Reproduce the data verbatim from its beginning up to and including the line that contains "970 centimetres", leaving the pictures out.

[Start Given data]

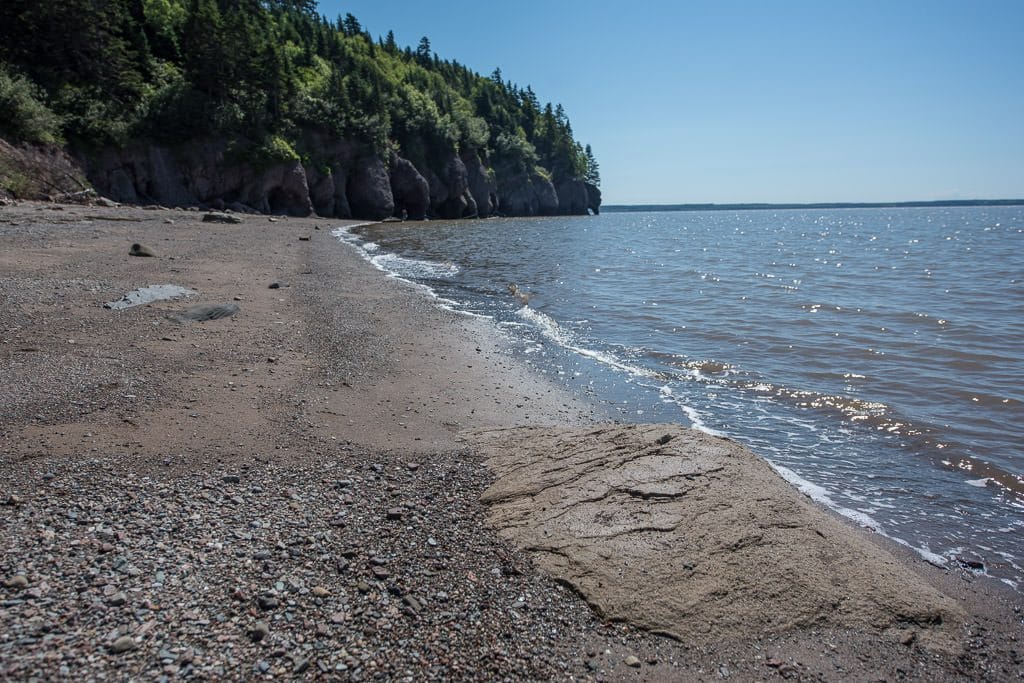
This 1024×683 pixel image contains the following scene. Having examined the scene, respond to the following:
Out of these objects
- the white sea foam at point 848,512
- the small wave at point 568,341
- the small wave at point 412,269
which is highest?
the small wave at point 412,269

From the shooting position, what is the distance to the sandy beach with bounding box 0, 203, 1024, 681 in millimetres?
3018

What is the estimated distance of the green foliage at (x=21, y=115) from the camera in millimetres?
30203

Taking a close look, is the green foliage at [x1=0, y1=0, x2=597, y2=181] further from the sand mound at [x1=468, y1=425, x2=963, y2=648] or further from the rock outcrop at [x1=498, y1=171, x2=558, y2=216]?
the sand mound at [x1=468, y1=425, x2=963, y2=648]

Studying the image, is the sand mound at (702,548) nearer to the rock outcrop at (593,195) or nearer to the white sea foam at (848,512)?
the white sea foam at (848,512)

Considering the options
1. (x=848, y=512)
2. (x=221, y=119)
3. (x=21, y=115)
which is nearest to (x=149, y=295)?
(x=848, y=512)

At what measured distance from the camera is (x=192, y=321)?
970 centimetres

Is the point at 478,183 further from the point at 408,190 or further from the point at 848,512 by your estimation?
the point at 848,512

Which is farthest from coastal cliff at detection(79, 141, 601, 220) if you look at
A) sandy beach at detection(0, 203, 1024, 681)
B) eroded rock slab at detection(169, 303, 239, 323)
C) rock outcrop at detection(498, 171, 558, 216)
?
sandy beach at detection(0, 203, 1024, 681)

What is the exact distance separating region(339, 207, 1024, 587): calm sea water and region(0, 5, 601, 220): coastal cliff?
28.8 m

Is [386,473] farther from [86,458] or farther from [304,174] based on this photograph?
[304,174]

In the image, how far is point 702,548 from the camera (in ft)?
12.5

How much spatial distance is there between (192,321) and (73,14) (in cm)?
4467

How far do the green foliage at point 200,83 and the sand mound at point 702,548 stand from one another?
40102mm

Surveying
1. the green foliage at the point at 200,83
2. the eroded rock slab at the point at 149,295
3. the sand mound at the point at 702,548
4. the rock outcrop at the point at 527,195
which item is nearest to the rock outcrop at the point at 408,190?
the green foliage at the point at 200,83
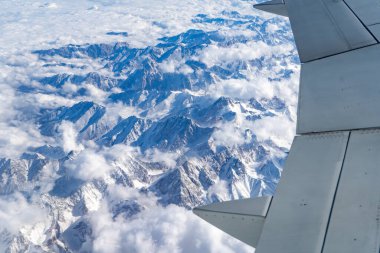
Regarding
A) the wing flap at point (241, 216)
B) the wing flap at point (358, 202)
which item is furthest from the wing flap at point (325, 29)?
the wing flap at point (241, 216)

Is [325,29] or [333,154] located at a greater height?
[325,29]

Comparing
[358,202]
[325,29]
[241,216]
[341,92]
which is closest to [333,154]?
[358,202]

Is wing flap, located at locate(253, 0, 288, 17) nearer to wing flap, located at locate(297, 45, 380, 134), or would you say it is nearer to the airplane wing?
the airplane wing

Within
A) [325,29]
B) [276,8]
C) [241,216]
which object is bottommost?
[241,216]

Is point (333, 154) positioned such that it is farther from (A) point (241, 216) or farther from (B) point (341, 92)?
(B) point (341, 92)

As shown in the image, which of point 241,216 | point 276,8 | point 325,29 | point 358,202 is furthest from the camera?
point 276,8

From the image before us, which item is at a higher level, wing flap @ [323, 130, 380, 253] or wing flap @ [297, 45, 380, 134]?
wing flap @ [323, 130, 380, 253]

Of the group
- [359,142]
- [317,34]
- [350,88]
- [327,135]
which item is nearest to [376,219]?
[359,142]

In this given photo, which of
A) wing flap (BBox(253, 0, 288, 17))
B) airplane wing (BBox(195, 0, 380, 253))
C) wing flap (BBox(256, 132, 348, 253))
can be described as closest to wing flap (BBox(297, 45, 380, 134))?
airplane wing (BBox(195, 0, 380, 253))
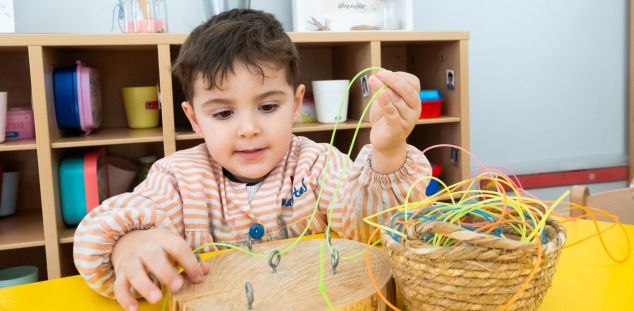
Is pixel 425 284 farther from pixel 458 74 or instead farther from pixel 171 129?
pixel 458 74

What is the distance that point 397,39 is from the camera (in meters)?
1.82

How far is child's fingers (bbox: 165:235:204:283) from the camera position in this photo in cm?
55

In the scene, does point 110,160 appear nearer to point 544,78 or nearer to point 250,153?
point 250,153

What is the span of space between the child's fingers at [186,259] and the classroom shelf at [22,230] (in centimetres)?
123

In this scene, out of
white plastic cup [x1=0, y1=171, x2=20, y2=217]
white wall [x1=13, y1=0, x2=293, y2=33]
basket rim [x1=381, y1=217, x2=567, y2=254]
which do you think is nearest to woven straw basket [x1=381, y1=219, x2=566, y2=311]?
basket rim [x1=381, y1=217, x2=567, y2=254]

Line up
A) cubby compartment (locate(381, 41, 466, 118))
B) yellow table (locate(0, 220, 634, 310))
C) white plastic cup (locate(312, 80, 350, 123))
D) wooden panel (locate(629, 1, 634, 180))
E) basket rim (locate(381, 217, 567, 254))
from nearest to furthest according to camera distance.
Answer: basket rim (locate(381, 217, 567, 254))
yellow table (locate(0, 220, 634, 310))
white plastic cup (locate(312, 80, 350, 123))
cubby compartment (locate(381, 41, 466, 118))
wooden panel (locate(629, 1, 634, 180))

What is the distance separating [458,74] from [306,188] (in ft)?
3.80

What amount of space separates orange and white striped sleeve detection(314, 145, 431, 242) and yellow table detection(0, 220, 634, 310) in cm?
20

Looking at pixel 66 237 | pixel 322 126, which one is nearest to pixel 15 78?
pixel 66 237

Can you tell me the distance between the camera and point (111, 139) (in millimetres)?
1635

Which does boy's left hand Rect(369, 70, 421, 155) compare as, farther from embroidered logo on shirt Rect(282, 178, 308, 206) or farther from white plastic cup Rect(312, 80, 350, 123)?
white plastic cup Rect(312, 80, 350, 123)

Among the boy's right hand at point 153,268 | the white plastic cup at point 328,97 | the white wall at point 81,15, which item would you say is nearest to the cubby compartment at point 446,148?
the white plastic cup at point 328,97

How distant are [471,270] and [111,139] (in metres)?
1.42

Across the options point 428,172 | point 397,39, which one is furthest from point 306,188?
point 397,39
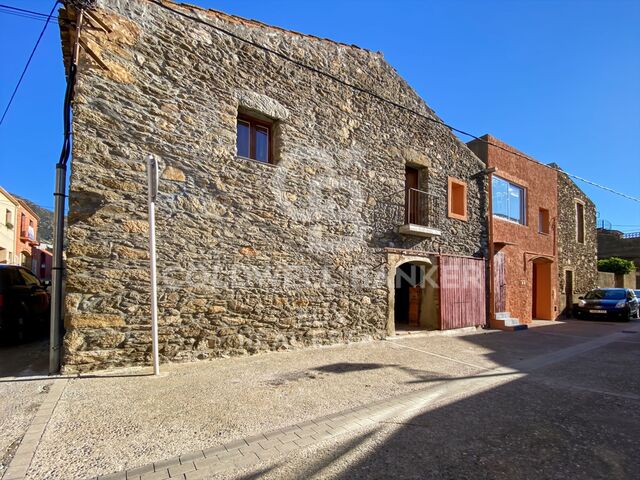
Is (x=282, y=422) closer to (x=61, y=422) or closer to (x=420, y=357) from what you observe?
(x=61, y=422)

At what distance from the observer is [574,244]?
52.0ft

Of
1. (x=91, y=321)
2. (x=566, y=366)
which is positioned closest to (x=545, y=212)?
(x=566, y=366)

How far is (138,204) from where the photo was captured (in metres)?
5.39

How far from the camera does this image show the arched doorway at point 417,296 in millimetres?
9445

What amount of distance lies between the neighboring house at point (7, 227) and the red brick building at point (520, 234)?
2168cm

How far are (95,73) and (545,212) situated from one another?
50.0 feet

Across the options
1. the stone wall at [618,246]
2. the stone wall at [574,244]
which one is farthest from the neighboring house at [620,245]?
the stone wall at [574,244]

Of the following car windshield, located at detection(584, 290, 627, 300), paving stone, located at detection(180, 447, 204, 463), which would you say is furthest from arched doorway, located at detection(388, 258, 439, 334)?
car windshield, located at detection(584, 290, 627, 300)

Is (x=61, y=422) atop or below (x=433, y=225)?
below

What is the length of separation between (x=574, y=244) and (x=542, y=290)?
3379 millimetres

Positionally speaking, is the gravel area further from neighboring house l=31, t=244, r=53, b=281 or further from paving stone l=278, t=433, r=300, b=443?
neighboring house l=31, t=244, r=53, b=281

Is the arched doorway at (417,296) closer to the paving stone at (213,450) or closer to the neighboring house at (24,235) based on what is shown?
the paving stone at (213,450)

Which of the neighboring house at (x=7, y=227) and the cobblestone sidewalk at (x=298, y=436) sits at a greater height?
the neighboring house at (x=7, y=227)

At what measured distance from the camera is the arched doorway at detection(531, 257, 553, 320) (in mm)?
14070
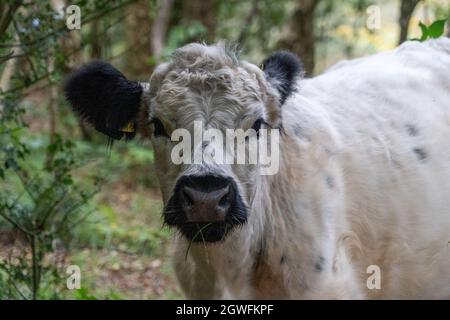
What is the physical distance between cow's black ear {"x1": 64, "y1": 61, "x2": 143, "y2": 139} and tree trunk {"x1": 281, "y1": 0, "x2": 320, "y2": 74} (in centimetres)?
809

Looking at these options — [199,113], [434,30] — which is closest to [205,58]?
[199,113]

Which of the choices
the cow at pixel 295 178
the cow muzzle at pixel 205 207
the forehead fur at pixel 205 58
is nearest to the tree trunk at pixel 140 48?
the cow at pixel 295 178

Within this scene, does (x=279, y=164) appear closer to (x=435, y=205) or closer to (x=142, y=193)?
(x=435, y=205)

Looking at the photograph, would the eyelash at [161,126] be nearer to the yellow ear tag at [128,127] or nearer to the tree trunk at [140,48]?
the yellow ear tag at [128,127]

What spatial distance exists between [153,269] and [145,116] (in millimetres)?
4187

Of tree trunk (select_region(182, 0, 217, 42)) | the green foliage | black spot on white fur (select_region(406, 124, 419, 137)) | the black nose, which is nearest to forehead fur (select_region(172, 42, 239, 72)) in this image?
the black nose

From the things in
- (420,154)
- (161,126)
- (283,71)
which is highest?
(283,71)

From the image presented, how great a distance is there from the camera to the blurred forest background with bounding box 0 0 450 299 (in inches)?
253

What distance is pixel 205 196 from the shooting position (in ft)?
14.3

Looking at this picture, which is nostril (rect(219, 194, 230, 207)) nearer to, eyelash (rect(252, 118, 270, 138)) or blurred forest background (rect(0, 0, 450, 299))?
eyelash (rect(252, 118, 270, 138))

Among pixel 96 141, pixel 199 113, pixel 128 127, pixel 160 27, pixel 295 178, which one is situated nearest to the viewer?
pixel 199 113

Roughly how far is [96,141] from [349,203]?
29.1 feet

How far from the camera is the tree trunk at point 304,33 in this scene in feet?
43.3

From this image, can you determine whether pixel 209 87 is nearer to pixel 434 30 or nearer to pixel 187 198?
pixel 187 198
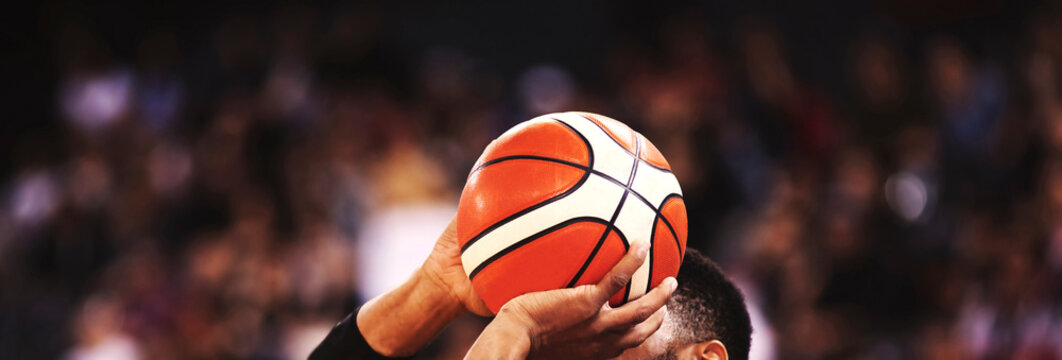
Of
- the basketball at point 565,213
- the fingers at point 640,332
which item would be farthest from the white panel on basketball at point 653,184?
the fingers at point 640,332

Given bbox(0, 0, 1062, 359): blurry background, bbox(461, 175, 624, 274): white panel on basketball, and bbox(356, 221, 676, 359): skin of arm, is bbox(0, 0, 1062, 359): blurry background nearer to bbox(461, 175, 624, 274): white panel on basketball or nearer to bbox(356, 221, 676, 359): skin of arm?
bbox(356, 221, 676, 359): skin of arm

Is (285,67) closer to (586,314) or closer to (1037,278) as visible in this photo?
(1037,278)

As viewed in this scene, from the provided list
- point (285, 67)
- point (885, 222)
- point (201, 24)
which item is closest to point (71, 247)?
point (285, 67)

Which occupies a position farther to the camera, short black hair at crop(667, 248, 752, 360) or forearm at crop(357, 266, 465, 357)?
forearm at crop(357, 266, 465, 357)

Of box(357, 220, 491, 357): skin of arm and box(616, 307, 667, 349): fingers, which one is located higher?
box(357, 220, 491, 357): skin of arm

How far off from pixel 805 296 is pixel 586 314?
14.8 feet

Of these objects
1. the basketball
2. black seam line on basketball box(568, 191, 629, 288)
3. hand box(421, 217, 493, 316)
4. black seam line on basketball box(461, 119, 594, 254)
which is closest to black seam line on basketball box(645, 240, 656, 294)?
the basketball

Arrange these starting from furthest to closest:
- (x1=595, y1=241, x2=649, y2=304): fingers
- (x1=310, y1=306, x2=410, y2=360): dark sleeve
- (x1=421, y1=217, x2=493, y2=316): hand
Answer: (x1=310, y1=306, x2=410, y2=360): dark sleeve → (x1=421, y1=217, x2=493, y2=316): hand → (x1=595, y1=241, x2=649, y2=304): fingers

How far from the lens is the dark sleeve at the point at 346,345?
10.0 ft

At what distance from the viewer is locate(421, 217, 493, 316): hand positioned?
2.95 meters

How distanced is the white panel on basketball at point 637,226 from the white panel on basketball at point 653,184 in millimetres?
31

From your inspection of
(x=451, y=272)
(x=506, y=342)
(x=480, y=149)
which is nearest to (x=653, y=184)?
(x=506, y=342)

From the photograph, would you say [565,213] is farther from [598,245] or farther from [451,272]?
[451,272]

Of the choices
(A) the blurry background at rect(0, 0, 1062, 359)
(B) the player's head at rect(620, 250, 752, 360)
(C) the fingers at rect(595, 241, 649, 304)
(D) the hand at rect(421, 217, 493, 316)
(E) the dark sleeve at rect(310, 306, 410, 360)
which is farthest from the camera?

[End Given data]

Final result:
This 1024×683 pixel image contains the following scene. Having examined the scene, respond to the following:
Out of these objects
- the white sea foam at point 848,512
- the small wave at point 568,341
- the small wave at point 412,269
which is highest?
the small wave at point 412,269

From the shooting position, what is the distance to the sandy beach with bounding box 0, 203, 1024, 681 in millimetres?
3018

What is the estimated distance of the green foliage at (x=21, y=115) from the camera in millimetres?
30203

Taking a close look, is the green foliage at [x1=0, y1=0, x2=597, y2=181] further from the sand mound at [x1=468, y1=425, x2=963, y2=648] or further from the rock outcrop at [x1=498, y1=171, x2=558, y2=216]?
the sand mound at [x1=468, y1=425, x2=963, y2=648]

Studying the image, is the sand mound at (702,548) nearer to the rock outcrop at (593,195) or nearer to the white sea foam at (848,512)?
the white sea foam at (848,512)

Considering the options
1. (x=848, y=512)
2. (x=221, y=119)
3. (x=21, y=115)
which is nearest to (x=149, y=295)?
(x=848, y=512)

At what measured distance from the camera is (x=192, y=321)?
970 centimetres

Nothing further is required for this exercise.